A side-effect of transfer learning is its generalization. Each city will have its own range of walkability. Small cities may have a smaller range of walkability whereas larger cities may have a wider range of walkability. When models trained on small and large cities are combined through transfer learning, the newly trained model will be more generalized. Although this generalization is very important to be able to take a zero-user-input approach to generate walkability scores for cities never seen by the algorithms, one must keep in mind that a balance of data must be maintained. As observed earlier (in Montréal’s results), applying a model trained only on a small city might not capture the varying patterns of a larger city and vise versa. It is important to ensure the transfer learning process maintains a good balance of user data for training, such as using user data for a small and a large city to build the base model with transferability capabilities. These small samples can prove to be invaluable in improving the overall quality and accuracy of pattern detection and prediction. Moreover, to further address the generalization phenomenon happening during the transfer learning phase, we can utilize ALF-Score’s personalization extension (ALF-Score+) to create personalized and transferable models that are generalized to various city structure patterns, yet personalized to specific individual profile clusters. As demonstrated in our previous work, ALF-Score+19, concentrating on specific profile clusters which contain users with similar opinion towards walkability ranking, will significantly improve the overall accuracy of each personalized model.

For a more direct comparison, ALF-Score++ is able to provide a comprehensive and well-distributed range of walkability scores to each node on the road across cities as opposed to area-based walkability measures such as Can-ALE17 that provide low spatial resolution scores associated with large DA areas. Moreover, the inclusion of predictability and crowd-sourced user opinion significantly changes the way walkability scores are measured by incorporating users’ perspectives as ground truth to more accurately reflect individuals’ points of view and build a significantly stronger model over time. Since ALF-Score is the first known predictive walkability measure and since walkability is subjective, it is difficult to directly compare its scores with that of others. But in a broader spectrum, ALF-Score and its extensions, ALF-Score+ and ALF-Score++, have introduced some new approaches such as predictability, personalization and transferability of walkability that no other walkability measure, as of the time of this research, offer.
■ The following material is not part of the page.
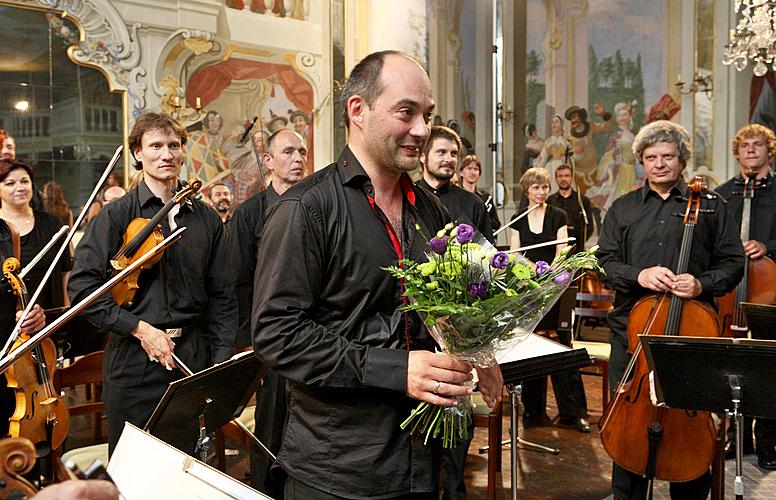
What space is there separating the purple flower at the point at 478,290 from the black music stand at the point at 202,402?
3.22ft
We believe ALF-Score and its various extensions such as ALF-Score+ and ALF-Score++ can be very beneficial and act as very powerful tools for many people from various backgrounds working on different domains. Although ALF-Score can produce results specific to various parameters, such as demographics to provide personalized walkability scores, ALF-Score’s pipeline takes a generalized approach instead to allow for various issues that may not be related to walking or walkability be addressed using this method. For instance, bikeability46, school friendliness, transit friendliness47, or even POI specialties based on different demographics and perceptions. Moreover, the pipeline is capable of handling wide variety of features as well as other types of networks instead of road network. For example, subway networks. At its core, ALF-Score requires a vector of user-based ground truth labels alongside a list of features and uses a dedicated web-tool to crowd-source this user-based data. However, ALF-Score’s pipeline follows a black box system and works with any compatible input data regardless of how they were collected, prepared or processed. The ground truth data can be processed according to individual researchers’ needs and this step can be bypassed in the pipeline. Although walkability scores generated by ALF-Score and its extensions rely on user labels and road network data, the generalization offered by ALF-Score's pipeline can be further distilled to beyond road networks. Road network data is treated as any other features and can be replaced with an appropriate feature based on the issue at hand and the research requirements. We genuinely believe that ALF-Score opens the door to many possibilities well beyond the scope covered in this research.